Does anyone have any ideas for why this was happening? I think the field staff uploaded it to the HQ slack, but I’m not sure as we solved the problem by restarting.
You should be rebooting the DS computer between every match honestly. The symptoms you’re describing are not all that out of the ordinary, and several troubleshooting steps could have achieved the same result. I wouldn’t be too concerned unless its happening often.
Additionally, you could make sure you have any WiFi or other networking adapters disabled, computer is set to get IPv4 address via DHCP, and Windows Firewall is turned off.
A few different things can be happening to give the “X” over the DS tab of the Field Monitor.
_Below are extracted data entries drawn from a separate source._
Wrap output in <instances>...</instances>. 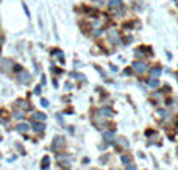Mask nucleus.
Here are the masks:
<instances>
[{"label": "nucleus", "mask_w": 178, "mask_h": 170, "mask_svg": "<svg viewBox=\"0 0 178 170\" xmlns=\"http://www.w3.org/2000/svg\"><path fill=\"white\" fill-rule=\"evenodd\" d=\"M135 67H136V70H139V72H144V70H145V64H142V63L137 64V63H136Z\"/></svg>", "instance_id": "1"}, {"label": "nucleus", "mask_w": 178, "mask_h": 170, "mask_svg": "<svg viewBox=\"0 0 178 170\" xmlns=\"http://www.w3.org/2000/svg\"><path fill=\"white\" fill-rule=\"evenodd\" d=\"M127 170H136V167H135V166H130V167L127 169Z\"/></svg>", "instance_id": "2"}]
</instances>
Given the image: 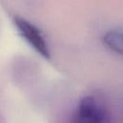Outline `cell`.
<instances>
[{"label": "cell", "mask_w": 123, "mask_h": 123, "mask_svg": "<svg viewBox=\"0 0 123 123\" xmlns=\"http://www.w3.org/2000/svg\"><path fill=\"white\" fill-rule=\"evenodd\" d=\"M109 115L105 105L96 97H83L76 109L72 123H108Z\"/></svg>", "instance_id": "6da1fadb"}, {"label": "cell", "mask_w": 123, "mask_h": 123, "mask_svg": "<svg viewBox=\"0 0 123 123\" xmlns=\"http://www.w3.org/2000/svg\"><path fill=\"white\" fill-rule=\"evenodd\" d=\"M13 23L21 37L42 58L50 59V51L48 44L41 31L30 21L22 17H14Z\"/></svg>", "instance_id": "7a4b0ae2"}, {"label": "cell", "mask_w": 123, "mask_h": 123, "mask_svg": "<svg viewBox=\"0 0 123 123\" xmlns=\"http://www.w3.org/2000/svg\"><path fill=\"white\" fill-rule=\"evenodd\" d=\"M103 43L112 52L123 56V32L110 30L103 37Z\"/></svg>", "instance_id": "3957f363"}]
</instances>
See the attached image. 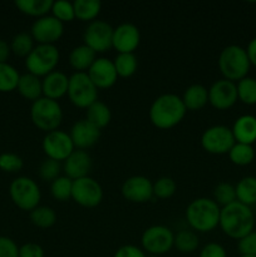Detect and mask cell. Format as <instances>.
<instances>
[{"label":"cell","instance_id":"obj_1","mask_svg":"<svg viewBox=\"0 0 256 257\" xmlns=\"http://www.w3.org/2000/svg\"><path fill=\"white\" fill-rule=\"evenodd\" d=\"M187 109L182 98L175 93H165L156 98L150 108V120L156 128L162 131L171 130L182 122Z\"/></svg>","mask_w":256,"mask_h":257},{"label":"cell","instance_id":"obj_2","mask_svg":"<svg viewBox=\"0 0 256 257\" xmlns=\"http://www.w3.org/2000/svg\"><path fill=\"white\" fill-rule=\"evenodd\" d=\"M218 226L226 236L238 241L253 231L255 216L248 206L235 201L221 208Z\"/></svg>","mask_w":256,"mask_h":257},{"label":"cell","instance_id":"obj_3","mask_svg":"<svg viewBox=\"0 0 256 257\" xmlns=\"http://www.w3.org/2000/svg\"><path fill=\"white\" fill-rule=\"evenodd\" d=\"M221 207L208 197L195 198L188 203L185 211V217L192 231L207 233L218 227Z\"/></svg>","mask_w":256,"mask_h":257},{"label":"cell","instance_id":"obj_4","mask_svg":"<svg viewBox=\"0 0 256 257\" xmlns=\"http://www.w3.org/2000/svg\"><path fill=\"white\" fill-rule=\"evenodd\" d=\"M217 64L223 79L233 83L247 77L251 67L245 48L236 44L227 45L221 50Z\"/></svg>","mask_w":256,"mask_h":257},{"label":"cell","instance_id":"obj_5","mask_svg":"<svg viewBox=\"0 0 256 257\" xmlns=\"http://www.w3.org/2000/svg\"><path fill=\"white\" fill-rule=\"evenodd\" d=\"M30 119L38 130L45 133L59 130L63 122L62 105L57 100L39 98L30 107Z\"/></svg>","mask_w":256,"mask_h":257},{"label":"cell","instance_id":"obj_6","mask_svg":"<svg viewBox=\"0 0 256 257\" xmlns=\"http://www.w3.org/2000/svg\"><path fill=\"white\" fill-rule=\"evenodd\" d=\"M9 195L13 203L19 210L30 211L38 207L42 200V191L33 178L20 176L12 181L9 186Z\"/></svg>","mask_w":256,"mask_h":257},{"label":"cell","instance_id":"obj_7","mask_svg":"<svg viewBox=\"0 0 256 257\" xmlns=\"http://www.w3.org/2000/svg\"><path fill=\"white\" fill-rule=\"evenodd\" d=\"M60 59V53L55 45L38 44L25 58V68L28 73L39 78H44L49 73L57 70Z\"/></svg>","mask_w":256,"mask_h":257},{"label":"cell","instance_id":"obj_8","mask_svg":"<svg viewBox=\"0 0 256 257\" xmlns=\"http://www.w3.org/2000/svg\"><path fill=\"white\" fill-rule=\"evenodd\" d=\"M67 95L75 107L87 109L98 100V88L87 73L74 72L69 77Z\"/></svg>","mask_w":256,"mask_h":257},{"label":"cell","instance_id":"obj_9","mask_svg":"<svg viewBox=\"0 0 256 257\" xmlns=\"http://www.w3.org/2000/svg\"><path fill=\"white\" fill-rule=\"evenodd\" d=\"M175 233L170 227L163 225H153L146 228L141 237L142 250L150 255H165L173 248Z\"/></svg>","mask_w":256,"mask_h":257},{"label":"cell","instance_id":"obj_10","mask_svg":"<svg viewBox=\"0 0 256 257\" xmlns=\"http://www.w3.org/2000/svg\"><path fill=\"white\" fill-rule=\"evenodd\" d=\"M236 141L227 125H211L201 136V146L210 155H227Z\"/></svg>","mask_w":256,"mask_h":257},{"label":"cell","instance_id":"obj_11","mask_svg":"<svg viewBox=\"0 0 256 257\" xmlns=\"http://www.w3.org/2000/svg\"><path fill=\"white\" fill-rule=\"evenodd\" d=\"M72 200L80 207H97L103 201L102 186L90 176L73 181Z\"/></svg>","mask_w":256,"mask_h":257},{"label":"cell","instance_id":"obj_12","mask_svg":"<svg viewBox=\"0 0 256 257\" xmlns=\"http://www.w3.org/2000/svg\"><path fill=\"white\" fill-rule=\"evenodd\" d=\"M42 148L47 158H52L58 162H64L75 150L69 133L62 130L45 133Z\"/></svg>","mask_w":256,"mask_h":257},{"label":"cell","instance_id":"obj_13","mask_svg":"<svg viewBox=\"0 0 256 257\" xmlns=\"http://www.w3.org/2000/svg\"><path fill=\"white\" fill-rule=\"evenodd\" d=\"M113 29L114 28L104 20H94L88 23L83 34V40L87 47L95 53H104L112 48Z\"/></svg>","mask_w":256,"mask_h":257},{"label":"cell","instance_id":"obj_14","mask_svg":"<svg viewBox=\"0 0 256 257\" xmlns=\"http://www.w3.org/2000/svg\"><path fill=\"white\" fill-rule=\"evenodd\" d=\"M63 33L64 24L55 19L52 14L38 18L30 28V34L38 44L55 45V43L62 38Z\"/></svg>","mask_w":256,"mask_h":257},{"label":"cell","instance_id":"obj_15","mask_svg":"<svg viewBox=\"0 0 256 257\" xmlns=\"http://www.w3.org/2000/svg\"><path fill=\"white\" fill-rule=\"evenodd\" d=\"M236 83L227 79H218L208 88V103L218 110L230 109L237 102Z\"/></svg>","mask_w":256,"mask_h":257},{"label":"cell","instance_id":"obj_16","mask_svg":"<svg viewBox=\"0 0 256 257\" xmlns=\"http://www.w3.org/2000/svg\"><path fill=\"white\" fill-rule=\"evenodd\" d=\"M123 198L132 203H146L153 198V182L145 176H132L120 187Z\"/></svg>","mask_w":256,"mask_h":257},{"label":"cell","instance_id":"obj_17","mask_svg":"<svg viewBox=\"0 0 256 257\" xmlns=\"http://www.w3.org/2000/svg\"><path fill=\"white\" fill-rule=\"evenodd\" d=\"M87 74L98 89H109L118 80L113 60L104 57H98L88 69Z\"/></svg>","mask_w":256,"mask_h":257},{"label":"cell","instance_id":"obj_18","mask_svg":"<svg viewBox=\"0 0 256 257\" xmlns=\"http://www.w3.org/2000/svg\"><path fill=\"white\" fill-rule=\"evenodd\" d=\"M140 43L141 32L132 23H122L113 29L112 48L118 53H135Z\"/></svg>","mask_w":256,"mask_h":257},{"label":"cell","instance_id":"obj_19","mask_svg":"<svg viewBox=\"0 0 256 257\" xmlns=\"http://www.w3.org/2000/svg\"><path fill=\"white\" fill-rule=\"evenodd\" d=\"M64 176L72 181L88 177L93 167V160L87 151L74 150V152L63 162Z\"/></svg>","mask_w":256,"mask_h":257},{"label":"cell","instance_id":"obj_20","mask_svg":"<svg viewBox=\"0 0 256 257\" xmlns=\"http://www.w3.org/2000/svg\"><path fill=\"white\" fill-rule=\"evenodd\" d=\"M75 150H88L93 147L100 138V130L88 122L87 119L77 120L69 131Z\"/></svg>","mask_w":256,"mask_h":257},{"label":"cell","instance_id":"obj_21","mask_svg":"<svg viewBox=\"0 0 256 257\" xmlns=\"http://www.w3.org/2000/svg\"><path fill=\"white\" fill-rule=\"evenodd\" d=\"M43 83V97L49 99L57 100L67 95L68 85H69V77L64 72L54 70L42 78Z\"/></svg>","mask_w":256,"mask_h":257},{"label":"cell","instance_id":"obj_22","mask_svg":"<svg viewBox=\"0 0 256 257\" xmlns=\"http://www.w3.org/2000/svg\"><path fill=\"white\" fill-rule=\"evenodd\" d=\"M231 131L236 142L252 146L256 142V117L251 114L240 115Z\"/></svg>","mask_w":256,"mask_h":257},{"label":"cell","instance_id":"obj_23","mask_svg":"<svg viewBox=\"0 0 256 257\" xmlns=\"http://www.w3.org/2000/svg\"><path fill=\"white\" fill-rule=\"evenodd\" d=\"M181 98L187 110H200L208 103V89L198 83L191 84L186 88Z\"/></svg>","mask_w":256,"mask_h":257},{"label":"cell","instance_id":"obj_24","mask_svg":"<svg viewBox=\"0 0 256 257\" xmlns=\"http://www.w3.org/2000/svg\"><path fill=\"white\" fill-rule=\"evenodd\" d=\"M97 53L85 44L73 48L69 53V64L75 72L87 73L97 59Z\"/></svg>","mask_w":256,"mask_h":257},{"label":"cell","instance_id":"obj_25","mask_svg":"<svg viewBox=\"0 0 256 257\" xmlns=\"http://www.w3.org/2000/svg\"><path fill=\"white\" fill-rule=\"evenodd\" d=\"M17 90L24 99L35 102L43 97L42 78L30 74V73L22 74L19 83H18Z\"/></svg>","mask_w":256,"mask_h":257},{"label":"cell","instance_id":"obj_26","mask_svg":"<svg viewBox=\"0 0 256 257\" xmlns=\"http://www.w3.org/2000/svg\"><path fill=\"white\" fill-rule=\"evenodd\" d=\"M85 119L92 123L98 130H103L112 120V112H110V108L105 103L97 100V102H94L87 108Z\"/></svg>","mask_w":256,"mask_h":257},{"label":"cell","instance_id":"obj_27","mask_svg":"<svg viewBox=\"0 0 256 257\" xmlns=\"http://www.w3.org/2000/svg\"><path fill=\"white\" fill-rule=\"evenodd\" d=\"M73 5H74L75 19L85 23L97 20V17L102 9V3L99 0H75Z\"/></svg>","mask_w":256,"mask_h":257},{"label":"cell","instance_id":"obj_28","mask_svg":"<svg viewBox=\"0 0 256 257\" xmlns=\"http://www.w3.org/2000/svg\"><path fill=\"white\" fill-rule=\"evenodd\" d=\"M53 0H17L15 7L23 14L34 18L45 17L52 10Z\"/></svg>","mask_w":256,"mask_h":257},{"label":"cell","instance_id":"obj_29","mask_svg":"<svg viewBox=\"0 0 256 257\" xmlns=\"http://www.w3.org/2000/svg\"><path fill=\"white\" fill-rule=\"evenodd\" d=\"M236 200L242 205L252 206L256 203V177L246 176L241 178L235 186Z\"/></svg>","mask_w":256,"mask_h":257},{"label":"cell","instance_id":"obj_30","mask_svg":"<svg viewBox=\"0 0 256 257\" xmlns=\"http://www.w3.org/2000/svg\"><path fill=\"white\" fill-rule=\"evenodd\" d=\"M118 78H131L138 68V59L135 53H118L113 59Z\"/></svg>","mask_w":256,"mask_h":257},{"label":"cell","instance_id":"obj_31","mask_svg":"<svg viewBox=\"0 0 256 257\" xmlns=\"http://www.w3.org/2000/svg\"><path fill=\"white\" fill-rule=\"evenodd\" d=\"M200 246L198 235L192 230H181L175 235L173 247L181 253H193Z\"/></svg>","mask_w":256,"mask_h":257},{"label":"cell","instance_id":"obj_32","mask_svg":"<svg viewBox=\"0 0 256 257\" xmlns=\"http://www.w3.org/2000/svg\"><path fill=\"white\" fill-rule=\"evenodd\" d=\"M30 221L35 227L50 228L57 222V212L49 206H38L29 212Z\"/></svg>","mask_w":256,"mask_h":257},{"label":"cell","instance_id":"obj_33","mask_svg":"<svg viewBox=\"0 0 256 257\" xmlns=\"http://www.w3.org/2000/svg\"><path fill=\"white\" fill-rule=\"evenodd\" d=\"M227 155L233 165L241 166V167L251 165L252 161L255 160V150L252 146L243 145V143L236 142Z\"/></svg>","mask_w":256,"mask_h":257},{"label":"cell","instance_id":"obj_34","mask_svg":"<svg viewBox=\"0 0 256 257\" xmlns=\"http://www.w3.org/2000/svg\"><path fill=\"white\" fill-rule=\"evenodd\" d=\"M20 74L9 63H0V92L9 93L17 90Z\"/></svg>","mask_w":256,"mask_h":257},{"label":"cell","instance_id":"obj_35","mask_svg":"<svg viewBox=\"0 0 256 257\" xmlns=\"http://www.w3.org/2000/svg\"><path fill=\"white\" fill-rule=\"evenodd\" d=\"M34 39L32 34L27 32H20L10 42V49L13 54L20 58H27L34 49Z\"/></svg>","mask_w":256,"mask_h":257},{"label":"cell","instance_id":"obj_36","mask_svg":"<svg viewBox=\"0 0 256 257\" xmlns=\"http://www.w3.org/2000/svg\"><path fill=\"white\" fill-rule=\"evenodd\" d=\"M73 181L67 176H59L50 183V195L58 202H67L72 198Z\"/></svg>","mask_w":256,"mask_h":257},{"label":"cell","instance_id":"obj_37","mask_svg":"<svg viewBox=\"0 0 256 257\" xmlns=\"http://www.w3.org/2000/svg\"><path fill=\"white\" fill-rule=\"evenodd\" d=\"M237 88V99L243 104H256V79L251 77H245L236 83Z\"/></svg>","mask_w":256,"mask_h":257},{"label":"cell","instance_id":"obj_38","mask_svg":"<svg viewBox=\"0 0 256 257\" xmlns=\"http://www.w3.org/2000/svg\"><path fill=\"white\" fill-rule=\"evenodd\" d=\"M213 201L220 206L221 208L230 203L235 202L236 200V190L235 186L228 182H220L213 188Z\"/></svg>","mask_w":256,"mask_h":257},{"label":"cell","instance_id":"obj_39","mask_svg":"<svg viewBox=\"0 0 256 257\" xmlns=\"http://www.w3.org/2000/svg\"><path fill=\"white\" fill-rule=\"evenodd\" d=\"M63 170L62 163L58 161L52 160V158H45L38 168V175H39L40 180L44 182H50L57 180L60 176V172Z\"/></svg>","mask_w":256,"mask_h":257},{"label":"cell","instance_id":"obj_40","mask_svg":"<svg viewBox=\"0 0 256 257\" xmlns=\"http://www.w3.org/2000/svg\"><path fill=\"white\" fill-rule=\"evenodd\" d=\"M177 185L175 180L171 177H160L153 182V197L160 198V200H167L171 198L176 193Z\"/></svg>","mask_w":256,"mask_h":257},{"label":"cell","instance_id":"obj_41","mask_svg":"<svg viewBox=\"0 0 256 257\" xmlns=\"http://www.w3.org/2000/svg\"><path fill=\"white\" fill-rule=\"evenodd\" d=\"M50 13H52V15L55 19L62 22L63 24H64V23H69L75 19L74 5L70 2H64V0L53 2Z\"/></svg>","mask_w":256,"mask_h":257},{"label":"cell","instance_id":"obj_42","mask_svg":"<svg viewBox=\"0 0 256 257\" xmlns=\"http://www.w3.org/2000/svg\"><path fill=\"white\" fill-rule=\"evenodd\" d=\"M23 167H24V161L20 156L12 152H4L0 155V170L4 172H19Z\"/></svg>","mask_w":256,"mask_h":257},{"label":"cell","instance_id":"obj_43","mask_svg":"<svg viewBox=\"0 0 256 257\" xmlns=\"http://www.w3.org/2000/svg\"><path fill=\"white\" fill-rule=\"evenodd\" d=\"M237 250L241 256H256V231L237 241Z\"/></svg>","mask_w":256,"mask_h":257},{"label":"cell","instance_id":"obj_44","mask_svg":"<svg viewBox=\"0 0 256 257\" xmlns=\"http://www.w3.org/2000/svg\"><path fill=\"white\" fill-rule=\"evenodd\" d=\"M0 257H19V246L13 238L0 236Z\"/></svg>","mask_w":256,"mask_h":257},{"label":"cell","instance_id":"obj_45","mask_svg":"<svg viewBox=\"0 0 256 257\" xmlns=\"http://www.w3.org/2000/svg\"><path fill=\"white\" fill-rule=\"evenodd\" d=\"M198 257H227V252L221 243L208 242L201 248Z\"/></svg>","mask_w":256,"mask_h":257},{"label":"cell","instance_id":"obj_46","mask_svg":"<svg viewBox=\"0 0 256 257\" xmlns=\"http://www.w3.org/2000/svg\"><path fill=\"white\" fill-rule=\"evenodd\" d=\"M44 248L35 242H27L19 247V257H44Z\"/></svg>","mask_w":256,"mask_h":257},{"label":"cell","instance_id":"obj_47","mask_svg":"<svg viewBox=\"0 0 256 257\" xmlns=\"http://www.w3.org/2000/svg\"><path fill=\"white\" fill-rule=\"evenodd\" d=\"M113 257H147L145 251L136 245H123L114 252Z\"/></svg>","mask_w":256,"mask_h":257},{"label":"cell","instance_id":"obj_48","mask_svg":"<svg viewBox=\"0 0 256 257\" xmlns=\"http://www.w3.org/2000/svg\"><path fill=\"white\" fill-rule=\"evenodd\" d=\"M10 44L5 42L4 39H0V63H8V59L10 57Z\"/></svg>","mask_w":256,"mask_h":257},{"label":"cell","instance_id":"obj_49","mask_svg":"<svg viewBox=\"0 0 256 257\" xmlns=\"http://www.w3.org/2000/svg\"><path fill=\"white\" fill-rule=\"evenodd\" d=\"M246 53H247L250 64L256 67V38L250 40V43H248L247 47H246Z\"/></svg>","mask_w":256,"mask_h":257},{"label":"cell","instance_id":"obj_50","mask_svg":"<svg viewBox=\"0 0 256 257\" xmlns=\"http://www.w3.org/2000/svg\"><path fill=\"white\" fill-rule=\"evenodd\" d=\"M240 257H256V256H240Z\"/></svg>","mask_w":256,"mask_h":257}]
</instances>
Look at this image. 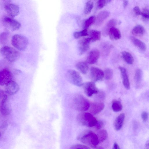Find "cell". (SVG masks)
Returning <instances> with one entry per match:
<instances>
[{
  "mask_svg": "<svg viewBox=\"0 0 149 149\" xmlns=\"http://www.w3.org/2000/svg\"><path fill=\"white\" fill-rule=\"evenodd\" d=\"M95 149H104V148L102 146H99L96 148Z\"/></svg>",
  "mask_w": 149,
  "mask_h": 149,
  "instance_id": "cell-47",
  "label": "cell"
},
{
  "mask_svg": "<svg viewBox=\"0 0 149 149\" xmlns=\"http://www.w3.org/2000/svg\"><path fill=\"white\" fill-rule=\"evenodd\" d=\"M116 23V21L115 19H112L107 23L102 30V34L104 36H106L108 35L110 29L113 27H115Z\"/></svg>",
  "mask_w": 149,
  "mask_h": 149,
  "instance_id": "cell-20",
  "label": "cell"
},
{
  "mask_svg": "<svg viewBox=\"0 0 149 149\" xmlns=\"http://www.w3.org/2000/svg\"><path fill=\"white\" fill-rule=\"evenodd\" d=\"M88 35L91 42H94L100 39L101 33L99 31L93 30L88 33Z\"/></svg>",
  "mask_w": 149,
  "mask_h": 149,
  "instance_id": "cell-24",
  "label": "cell"
},
{
  "mask_svg": "<svg viewBox=\"0 0 149 149\" xmlns=\"http://www.w3.org/2000/svg\"><path fill=\"white\" fill-rule=\"evenodd\" d=\"M100 56L99 51L97 49H93L89 53L87 58V62L90 64H93L97 61Z\"/></svg>",
  "mask_w": 149,
  "mask_h": 149,
  "instance_id": "cell-15",
  "label": "cell"
},
{
  "mask_svg": "<svg viewBox=\"0 0 149 149\" xmlns=\"http://www.w3.org/2000/svg\"><path fill=\"white\" fill-rule=\"evenodd\" d=\"M130 38L132 42L136 46L142 51H146V46L143 42L134 36H131Z\"/></svg>",
  "mask_w": 149,
  "mask_h": 149,
  "instance_id": "cell-22",
  "label": "cell"
},
{
  "mask_svg": "<svg viewBox=\"0 0 149 149\" xmlns=\"http://www.w3.org/2000/svg\"><path fill=\"white\" fill-rule=\"evenodd\" d=\"M103 125V122L101 120L97 121V122L95 125L97 129H100L102 127Z\"/></svg>",
  "mask_w": 149,
  "mask_h": 149,
  "instance_id": "cell-42",
  "label": "cell"
},
{
  "mask_svg": "<svg viewBox=\"0 0 149 149\" xmlns=\"http://www.w3.org/2000/svg\"><path fill=\"white\" fill-rule=\"evenodd\" d=\"M145 33V30L143 26L137 25L135 26L132 31V33L134 35L137 36H141Z\"/></svg>",
  "mask_w": 149,
  "mask_h": 149,
  "instance_id": "cell-25",
  "label": "cell"
},
{
  "mask_svg": "<svg viewBox=\"0 0 149 149\" xmlns=\"http://www.w3.org/2000/svg\"><path fill=\"white\" fill-rule=\"evenodd\" d=\"M70 149H90V148L85 145L81 144H76L71 146Z\"/></svg>",
  "mask_w": 149,
  "mask_h": 149,
  "instance_id": "cell-37",
  "label": "cell"
},
{
  "mask_svg": "<svg viewBox=\"0 0 149 149\" xmlns=\"http://www.w3.org/2000/svg\"><path fill=\"white\" fill-rule=\"evenodd\" d=\"M99 143H101L105 140L108 136V134L106 130H103L99 132L97 134Z\"/></svg>",
  "mask_w": 149,
  "mask_h": 149,
  "instance_id": "cell-28",
  "label": "cell"
},
{
  "mask_svg": "<svg viewBox=\"0 0 149 149\" xmlns=\"http://www.w3.org/2000/svg\"><path fill=\"white\" fill-rule=\"evenodd\" d=\"M142 77V72L140 69H137L136 71L134 80L136 84H139L141 81Z\"/></svg>",
  "mask_w": 149,
  "mask_h": 149,
  "instance_id": "cell-30",
  "label": "cell"
},
{
  "mask_svg": "<svg viewBox=\"0 0 149 149\" xmlns=\"http://www.w3.org/2000/svg\"><path fill=\"white\" fill-rule=\"evenodd\" d=\"M5 10L10 17H14L17 15L19 12V6L12 3H7L4 6Z\"/></svg>",
  "mask_w": 149,
  "mask_h": 149,
  "instance_id": "cell-12",
  "label": "cell"
},
{
  "mask_svg": "<svg viewBox=\"0 0 149 149\" xmlns=\"http://www.w3.org/2000/svg\"><path fill=\"white\" fill-rule=\"evenodd\" d=\"M0 53L8 61L14 62L19 58V53L13 48L8 46H5L0 49Z\"/></svg>",
  "mask_w": 149,
  "mask_h": 149,
  "instance_id": "cell-3",
  "label": "cell"
},
{
  "mask_svg": "<svg viewBox=\"0 0 149 149\" xmlns=\"http://www.w3.org/2000/svg\"><path fill=\"white\" fill-rule=\"evenodd\" d=\"M122 57L124 60L128 64L131 65L134 61V58L131 54L128 52L123 51L121 53Z\"/></svg>",
  "mask_w": 149,
  "mask_h": 149,
  "instance_id": "cell-26",
  "label": "cell"
},
{
  "mask_svg": "<svg viewBox=\"0 0 149 149\" xmlns=\"http://www.w3.org/2000/svg\"><path fill=\"white\" fill-rule=\"evenodd\" d=\"M78 139L84 144L93 148L99 143L97 134L90 131L83 133L78 136Z\"/></svg>",
  "mask_w": 149,
  "mask_h": 149,
  "instance_id": "cell-1",
  "label": "cell"
},
{
  "mask_svg": "<svg viewBox=\"0 0 149 149\" xmlns=\"http://www.w3.org/2000/svg\"><path fill=\"white\" fill-rule=\"evenodd\" d=\"M149 141L148 140L146 142L145 146V149H149Z\"/></svg>",
  "mask_w": 149,
  "mask_h": 149,
  "instance_id": "cell-45",
  "label": "cell"
},
{
  "mask_svg": "<svg viewBox=\"0 0 149 149\" xmlns=\"http://www.w3.org/2000/svg\"><path fill=\"white\" fill-rule=\"evenodd\" d=\"M77 119L80 125L90 127L95 126L97 121L92 114L87 112L79 113L77 115Z\"/></svg>",
  "mask_w": 149,
  "mask_h": 149,
  "instance_id": "cell-2",
  "label": "cell"
},
{
  "mask_svg": "<svg viewBox=\"0 0 149 149\" xmlns=\"http://www.w3.org/2000/svg\"><path fill=\"white\" fill-rule=\"evenodd\" d=\"M128 1L127 0H124L123 2V6L124 8H125L127 5Z\"/></svg>",
  "mask_w": 149,
  "mask_h": 149,
  "instance_id": "cell-44",
  "label": "cell"
},
{
  "mask_svg": "<svg viewBox=\"0 0 149 149\" xmlns=\"http://www.w3.org/2000/svg\"><path fill=\"white\" fill-rule=\"evenodd\" d=\"M97 94V98L99 100H103L104 99L105 97V94L104 92L102 91L100 92L98 91Z\"/></svg>",
  "mask_w": 149,
  "mask_h": 149,
  "instance_id": "cell-38",
  "label": "cell"
},
{
  "mask_svg": "<svg viewBox=\"0 0 149 149\" xmlns=\"http://www.w3.org/2000/svg\"><path fill=\"white\" fill-rule=\"evenodd\" d=\"M73 105L75 109L78 111H85L89 108L90 103L88 100L81 95H77L73 99Z\"/></svg>",
  "mask_w": 149,
  "mask_h": 149,
  "instance_id": "cell-4",
  "label": "cell"
},
{
  "mask_svg": "<svg viewBox=\"0 0 149 149\" xmlns=\"http://www.w3.org/2000/svg\"><path fill=\"white\" fill-rule=\"evenodd\" d=\"M108 35L110 38L112 40H117L121 37L120 32L119 29L115 27H113L109 30Z\"/></svg>",
  "mask_w": 149,
  "mask_h": 149,
  "instance_id": "cell-19",
  "label": "cell"
},
{
  "mask_svg": "<svg viewBox=\"0 0 149 149\" xmlns=\"http://www.w3.org/2000/svg\"><path fill=\"white\" fill-rule=\"evenodd\" d=\"M19 89V87L18 84L13 81H11L6 85L5 91L10 95L15 94Z\"/></svg>",
  "mask_w": 149,
  "mask_h": 149,
  "instance_id": "cell-14",
  "label": "cell"
},
{
  "mask_svg": "<svg viewBox=\"0 0 149 149\" xmlns=\"http://www.w3.org/2000/svg\"><path fill=\"white\" fill-rule=\"evenodd\" d=\"M7 100V95L5 94L1 99L0 104V112L4 116L8 115L10 111Z\"/></svg>",
  "mask_w": 149,
  "mask_h": 149,
  "instance_id": "cell-11",
  "label": "cell"
},
{
  "mask_svg": "<svg viewBox=\"0 0 149 149\" xmlns=\"http://www.w3.org/2000/svg\"><path fill=\"white\" fill-rule=\"evenodd\" d=\"M141 15L144 19L148 20L149 17L148 8L147 7L144 8L141 11Z\"/></svg>",
  "mask_w": 149,
  "mask_h": 149,
  "instance_id": "cell-36",
  "label": "cell"
},
{
  "mask_svg": "<svg viewBox=\"0 0 149 149\" xmlns=\"http://www.w3.org/2000/svg\"><path fill=\"white\" fill-rule=\"evenodd\" d=\"M133 10L134 12L136 15H141V11L138 6H135Z\"/></svg>",
  "mask_w": 149,
  "mask_h": 149,
  "instance_id": "cell-40",
  "label": "cell"
},
{
  "mask_svg": "<svg viewBox=\"0 0 149 149\" xmlns=\"http://www.w3.org/2000/svg\"><path fill=\"white\" fill-rule=\"evenodd\" d=\"M2 22L6 27L12 31L18 30L21 26L19 22L10 17H4L2 19Z\"/></svg>",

The most common one is firewall blocking. I have seen robots connect to the field and cameras start streaming, but the Field Monitor will not acknowledge the DS app running because a firewall is running.
The second most common one is a bad DHCP address. With the robot radio now handing out IP addresses on the wired side of the network, tethering in the pits will give your laptop a DHCP address in the correct range. Sometimes, however, Windows does not release that IP address and request a new one from the field. This year, there is a new “refresh network” button in the Driver Station app (a little refresh symbol on the tab with all of the indicator lights). This will release and renew the IP address of the computer automatically, and it will typically connect after that.
Other times, it is just Windows waiting to “identify” the network, which can take quite a while on some laptops. Once it identifies the network, it will come up on its own. I have seen several team’s laptops take a long time to identify, and there is not much that can be done about it.
Definitely double check the firewall, but it sounds like it had a stale IP address that only got renewed when you rebooted.
I’m sorry for the delay in response (due to time zones). Not to shoot down all of the suggestions here, but here’s some more information.
We are and already were at 19.
Just to clarify: the field monitor had the DS tab and DS Ethernet tab (first two) as green. The robot lights were red in the field monitor although the DS program said it was connected successfully.
Yes, we tried refreshing to no avail. Then, the field staff used cmd to release Ethernet multiple times and it did not help. We also tried unplugging and replugging Ethernet which did not help either.
I’m not sure if Windows was in the process of “identifying the network”; but if it were, wouldn’t that mean that the DS wouldn’t be able to connect to the robot successfully?
I guess the next question (which I doubt you will remember the answer to) is this: was the stack light above your driver station still flashing?
There have been several times when I have been FTAA where the field monitor actually craps out on us and reports that some robots are not connected, but the field goes green and everything is ready to go. (I once stopped a countdown because the field monitor said “Match Not Ready” while the stack light was green and got a good lesson in how the process goes behind the scenes…)
Were they looking at the field monitor hooked to the FTA Toughbook on the scorer’s table? If there is wireless interference in the building, sometimes phones/tablets/etc. that the FTA/FTAA has will stop talking to the field AP for a bit and the field monitor on their device does not refresh.
In the long run - if it has only happened to you once, it was most likely a fluke. If it keeps happening, there may be something else going on. I have seen certain laptops just refuse to work, and swapping an identical model in works just fine. Windows can be Windows sometimes and just refuse to do its job.